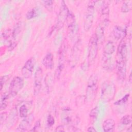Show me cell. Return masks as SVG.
Instances as JSON below:
<instances>
[{
	"label": "cell",
	"instance_id": "1",
	"mask_svg": "<svg viewBox=\"0 0 132 132\" xmlns=\"http://www.w3.org/2000/svg\"><path fill=\"white\" fill-rule=\"evenodd\" d=\"M98 77L93 74L89 77L87 82L85 100L88 102H91L95 98L98 88Z\"/></svg>",
	"mask_w": 132,
	"mask_h": 132
},
{
	"label": "cell",
	"instance_id": "2",
	"mask_svg": "<svg viewBox=\"0 0 132 132\" xmlns=\"http://www.w3.org/2000/svg\"><path fill=\"white\" fill-rule=\"evenodd\" d=\"M116 88L114 84L110 81H104L101 88V98L105 102H109L114 96Z\"/></svg>",
	"mask_w": 132,
	"mask_h": 132
},
{
	"label": "cell",
	"instance_id": "3",
	"mask_svg": "<svg viewBox=\"0 0 132 132\" xmlns=\"http://www.w3.org/2000/svg\"><path fill=\"white\" fill-rule=\"evenodd\" d=\"M96 2V1H91L88 3L84 23V28L86 31H88L91 29L93 24Z\"/></svg>",
	"mask_w": 132,
	"mask_h": 132
},
{
	"label": "cell",
	"instance_id": "4",
	"mask_svg": "<svg viewBox=\"0 0 132 132\" xmlns=\"http://www.w3.org/2000/svg\"><path fill=\"white\" fill-rule=\"evenodd\" d=\"M98 45L97 40L94 34L90 37L89 42L88 62L89 65L94 62L96 58L98 48Z\"/></svg>",
	"mask_w": 132,
	"mask_h": 132
},
{
	"label": "cell",
	"instance_id": "5",
	"mask_svg": "<svg viewBox=\"0 0 132 132\" xmlns=\"http://www.w3.org/2000/svg\"><path fill=\"white\" fill-rule=\"evenodd\" d=\"M69 12V10L64 1H62L59 12L57 16V23L56 25L57 29H60L63 27L64 23L66 22Z\"/></svg>",
	"mask_w": 132,
	"mask_h": 132
},
{
	"label": "cell",
	"instance_id": "6",
	"mask_svg": "<svg viewBox=\"0 0 132 132\" xmlns=\"http://www.w3.org/2000/svg\"><path fill=\"white\" fill-rule=\"evenodd\" d=\"M65 55H66V48L65 45L63 43L59 51V58H58V64L57 69L55 71V77L57 79L60 77V74L64 67V63L65 61Z\"/></svg>",
	"mask_w": 132,
	"mask_h": 132
},
{
	"label": "cell",
	"instance_id": "7",
	"mask_svg": "<svg viewBox=\"0 0 132 132\" xmlns=\"http://www.w3.org/2000/svg\"><path fill=\"white\" fill-rule=\"evenodd\" d=\"M24 86L23 79L19 77H14L11 81L9 87V94L12 96H16Z\"/></svg>",
	"mask_w": 132,
	"mask_h": 132
},
{
	"label": "cell",
	"instance_id": "8",
	"mask_svg": "<svg viewBox=\"0 0 132 132\" xmlns=\"http://www.w3.org/2000/svg\"><path fill=\"white\" fill-rule=\"evenodd\" d=\"M127 54V45L125 41L123 39L120 40V42L117 48L116 61H126Z\"/></svg>",
	"mask_w": 132,
	"mask_h": 132
},
{
	"label": "cell",
	"instance_id": "9",
	"mask_svg": "<svg viewBox=\"0 0 132 132\" xmlns=\"http://www.w3.org/2000/svg\"><path fill=\"white\" fill-rule=\"evenodd\" d=\"M43 78V71L41 68L39 67L35 74L34 76V93L35 95H37L39 93L41 86L42 80Z\"/></svg>",
	"mask_w": 132,
	"mask_h": 132
},
{
	"label": "cell",
	"instance_id": "10",
	"mask_svg": "<svg viewBox=\"0 0 132 132\" xmlns=\"http://www.w3.org/2000/svg\"><path fill=\"white\" fill-rule=\"evenodd\" d=\"M35 63L36 60L34 57L30 58L26 61L22 69V73L24 77L28 78L30 77L32 75Z\"/></svg>",
	"mask_w": 132,
	"mask_h": 132
},
{
	"label": "cell",
	"instance_id": "11",
	"mask_svg": "<svg viewBox=\"0 0 132 132\" xmlns=\"http://www.w3.org/2000/svg\"><path fill=\"white\" fill-rule=\"evenodd\" d=\"M116 69L118 79L121 81H124L126 74V61H116Z\"/></svg>",
	"mask_w": 132,
	"mask_h": 132
},
{
	"label": "cell",
	"instance_id": "12",
	"mask_svg": "<svg viewBox=\"0 0 132 132\" xmlns=\"http://www.w3.org/2000/svg\"><path fill=\"white\" fill-rule=\"evenodd\" d=\"M33 117L32 115H30L29 117H25L20 123L16 131H25L30 127Z\"/></svg>",
	"mask_w": 132,
	"mask_h": 132
},
{
	"label": "cell",
	"instance_id": "13",
	"mask_svg": "<svg viewBox=\"0 0 132 132\" xmlns=\"http://www.w3.org/2000/svg\"><path fill=\"white\" fill-rule=\"evenodd\" d=\"M102 63L103 67L107 71H112L113 68L114 62L112 57L110 55H103L102 57Z\"/></svg>",
	"mask_w": 132,
	"mask_h": 132
},
{
	"label": "cell",
	"instance_id": "14",
	"mask_svg": "<svg viewBox=\"0 0 132 132\" xmlns=\"http://www.w3.org/2000/svg\"><path fill=\"white\" fill-rule=\"evenodd\" d=\"M127 34L126 29L119 26H116L113 29V35L117 40H122Z\"/></svg>",
	"mask_w": 132,
	"mask_h": 132
},
{
	"label": "cell",
	"instance_id": "15",
	"mask_svg": "<svg viewBox=\"0 0 132 132\" xmlns=\"http://www.w3.org/2000/svg\"><path fill=\"white\" fill-rule=\"evenodd\" d=\"M66 22L68 25V29L70 31V34L73 32L75 29L76 26V21L75 18L74 14L70 11H69L67 20Z\"/></svg>",
	"mask_w": 132,
	"mask_h": 132
},
{
	"label": "cell",
	"instance_id": "16",
	"mask_svg": "<svg viewBox=\"0 0 132 132\" xmlns=\"http://www.w3.org/2000/svg\"><path fill=\"white\" fill-rule=\"evenodd\" d=\"M43 65L48 69H52L54 67V58L53 54L48 52L44 57L42 60Z\"/></svg>",
	"mask_w": 132,
	"mask_h": 132
},
{
	"label": "cell",
	"instance_id": "17",
	"mask_svg": "<svg viewBox=\"0 0 132 132\" xmlns=\"http://www.w3.org/2000/svg\"><path fill=\"white\" fill-rule=\"evenodd\" d=\"M115 128V122L112 119L105 120L103 123V129L105 132H112Z\"/></svg>",
	"mask_w": 132,
	"mask_h": 132
},
{
	"label": "cell",
	"instance_id": "18",
	"mask_svg": "<svg viewBox=\"0 0 132 132\" xmlns=\"http://www.w3.org/2000/svg\"><path fill=\"white\" fill-rule=\"evenodd\" d=\"M80 42H77L75 46H74L72 54V62L73 63V65H75L76 64V62L78 60V59L79 58V55H80Z\"/></svg>",
	"mask_w": 132,
	"mask_h": 132
},
{
	"label": "cell",
	"instance_id": "19",
	"mask_svg": "<svg viewBox=\"0 0 132 132\" xmlns=\"http://www.w3.org/2000/svg\"><path fill=\"white\" fill-rule=\"evenodd\" d=\"M116 51V47L114 43L111 41H108L105 45L103 49L104 54L111 55Z\"/></svg>",
	"mask_w": 132,
	"mask_h": 132
},
{
	"label": "cell",
	"instance_id": "20",
	"mask_svg": "<svg viewBox=\"0 0 132 132\" xmlns=\"http://www.w3.org/2000/svg\"><path fill=\"white\" fill-rule=\"evenodd\" d=\"M104 29L105 28L100 24L96 28L94 35L97 40L98 43L100 42H102L104 37Z\"/></svg>",
	"mask_w": 132,
	"mask_h": 132
},
{
	"label": "cell",
	"instance_id": "21",
	"mask_svg": "<svg viewBox=\"0 0 132 132\" xmlns=\"http://www.w3.org/2000/svg\"><path fill=\"white\" fill-rule=\"evenodd\" d=\"M9 98V93L7 92L4 93L2 96L1 98V111L4 110L8 104V99Z\"/></svg>",
	"mask_w": 132,
	"mask_h": 132
},
{
	"label": "cell",
	"instance_id": "22",
	"mask_svg": "<svg viewBox=\"0 0 132 132\" xmlns=\"http://www.w3.org/2000/svg\"><path fill=\"white\" fill-rule=\"evenodd\" d=\"M132 8V1H125L122 5L121 11L123 13H127L129 12Z\"/></svg>",
	"mask_w": 132,
	"mask_h": 132
},
{
	"label": "cell",
	"instance_id": "23",
	"mask_svg": "<svg viewBox=\"0 0 132 132\" xmlns=\"http://www.w3.org/2000/svg\"><path fill=\"white\" fill-rule=\"evenodd\" d=\"M39 13V9L37 8H34L27 12L26 15V17L27 19L30 20L31 19L37 17Z\"/></svg>",
	"mask_w": 132,
	"mask_h": 132
},
{
	"label": "cell",
	"instance_id": "24",
	"mask_svg": "<svg viewBox=\"0 0 132 132\" xmlns=\"http://www.w3.org/2000/svg\"><path fill=\"white\" fill-rule=\"evenodd\" d=\"M131 117L129 114H126L123 116L121 119V123L124 125H127L131 123Z\"/></svg>",
	"mask_w": 132,
	"mask_h": 132
},
{
	"label": "cell",
	"instance_id": "25",
	"mask_svg": "<svg viewBox=\"0 0 132 132\" xmlns=\"http://www.w3.org/2000/svg\"><path fill=\"white\" fill-rule=\"evenodd\" d=\"M19 112H20V116L21 118H24L28 116V109L27 107L25 105H23L21 106L20 110H19Z\"/></svg>",
	"mask_w": 132,
	"mask_h": 132
},
{
	"label": "cell",
	"instance_id": "26",
	"mask_svg": "<svg viewBox=\"0 0 132 132\" xmlns=\"http://www.w3.org/2000/svg\"><path fill=\"white\" fill-rule=\"evenodd\" d=\"M44 6L50 12H52L53 9V2L52 1H44L42 2Z\"/></svg>",
	"mask_w": 132,
	"mask_h": 132
},
{
	"label": "cell",
	"instance_id": "27",
	"mask_svg": "<svg viewBox=\"0 0 132 132\" xmlns=\"http://www.w3.org/2000/svg\"><path fill=\"white\" fill-rule=\"evenodd\" d=\"M129 97V94H126L124 96H123L120 100H119L117 101L116 102H115L114 104L117 105H123L128 101Z\"/></svg>",
	"mask_w": 132,
	"mask_h": 132
},
{
	"label": "cell",
	"instance_id": "28",
	"mask_svg": "<svg viewBox=\"0 0 132 132\" xmlns=\"http://www.w3.org/2000/svg\"><path fill=\"white\" fill-rule=\"evenodd\" d=\"M98 113V109L97 107L93 108L90 112L89 116L92 119H96Z\"/></svg>",
	"mask_w": 132,
	"mask_h": 132
},
{
	"label": "cell",
	"instance_id": "29",
	"mask_svg": "<svg viewBox=\"0 0 132 132\" xmlns=\"http://www.w3.org/2000/svg\"><path fill=\"white\" fill-rule=\"evenodd\" d=\"M9 79L8 75H4L1 77V89L0 90H2L4 85Z\"/></svg>",
	"mask_w": 132,
	"mask_h": 132
},
{
	"label": "cell",
	"instance_id": "30",
	"mask_svg": "<svg viewBox=\"0 0 132 132\" xmlns=\"http://www.w3.org/2000/svg\"><path fill=\"white\" fill-rule=\"evenodd\" d=\"M54 123H55V119L54 117L51 114L48 115L47 118V124L48 126L51 127L54 124Z\"/></svg>",
	"mask_w": 132,
	"mask_h": 132
},
{
	"label": "cell",
	"instance_id": "31",
	"mask_svg": "<svg viewBox=\"0 0 132 132\" xmlns=\"http://www.w3.org/2000/svg\"><path fill=\"white\" fill-rule=\"evenodd\" d=\"M7 113L6 112H2L1 113V116H0V123L1 125H2L3 124V123L4 122V121L6 120L7 119Z\"/></svg>",
	"mask_w": 132,
	"mask_h": 132
},
{
	"label": "cell",
	"instance_id": "32",
	"mask_svg": "<svg viewBox=\"0 0 132 132\" xmlns=\"http://www.w3.org/2000/svg\"><path fill=\"white\" fill-rule=\"evenodd\" d=\"M40 125H41V123H40V120H38L37 121L35 124V125H34V127L32 128V129L30 130V131H36L37 130V129L39 128L40 127Z\"/></svg>",
	"mask_w": 132,
	"mask_h": 132
},
{
	"label": "cell",
	"instance_id": "33",
	"mask_svg": "<svg viewBox=\"0 0 132 132\" xmlns=\"http://www.w3.org/2000/svg\"><path fill=\"white\" fill-rule=\"evenodd\" d=\"M55 131H64L63 126V125L58 126L55 129Z\"/></svg>",
	"mask_w": 132,
	"mask_h": 132
},
{
	"label": "cell",
	"instance_id": "34",
	"mask_svg": "<svg viewBox=\"0 0 132 132\" xmlns=\"http://www.w3.org/2000/svg\"><path fill=\"white\" fill-rule=\"evenodd\" d=\"M87 131H89V132H96V130L95 129V128H94V127L93 126H90L89 127H88V128L87 129Z\"/></svg>",
	"mask_w": 132,
	"mask_h": 132
},
{
	"label": "cell",
	"instance_id": "35",
	"mask_svg": "<svg viewBox=\"0 0 132 132\" xmlns=\"http://www.w3.org/2000/svg\"><path fill=\"white\" fill-rule=\"evenodd\" d=\"M129 81L130 83H131V81H132V78H131V73H130V74H129Z\"/></svg>",
	"mask_w": 132,
	"mask_h": 132
}]
</instances>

Your objective: Could you quote, character for character, the lines running from the start of the records through the line containing "2V1H91L88 3L84 23V28L86", both ends included, and leave the pictures out of your answer?

The output:
Show me cell. Return masks as SVG.
Instances as JSON below:
<instances>
[{
	"label": "cell",
	"instance_id": "1",
	"mask_svg": "<svg viewBox=\"0 0 132 132\" xmlns=\"http://www.w3.org/2000/svg\"><path fill=\"white\" fill-rule=\"evenodd\" d=\"M98 77L93 74L89 77L87 82L85 100L88 102H91L95 98L98 88Z\"/></svg>",
	"mask_w": 132,
	"mask_h": 132
},
{
	"label": "cell",
	"instance_id": "2",
	"mask_svg": "<svg viewBox=\"0 0 132 132\" xmlns=\"http://www.w3.org/2000/svg\"><path fill=\"white\" fill-rule=\"evenodd\" d=\"M116 88L114 84L110 81H104L101 88V98L105 102H109L114 96Z\"/></svg>",
	"mask_w": 132,
	"mask_h": 132
},
{
	"label": "cell",
	"instance_id": "3",
	"mask_svg": "<svg viewBox=\"0 0 132 132\" xmlns=\"http://www.w3.org/2000/svg\"><path fill=\"white\" fill-rule=\"evenodd\" d=\"M96 2V1H91L88 3L84 23V28L86 31H88L91 29L93 24Z\"/></svg>",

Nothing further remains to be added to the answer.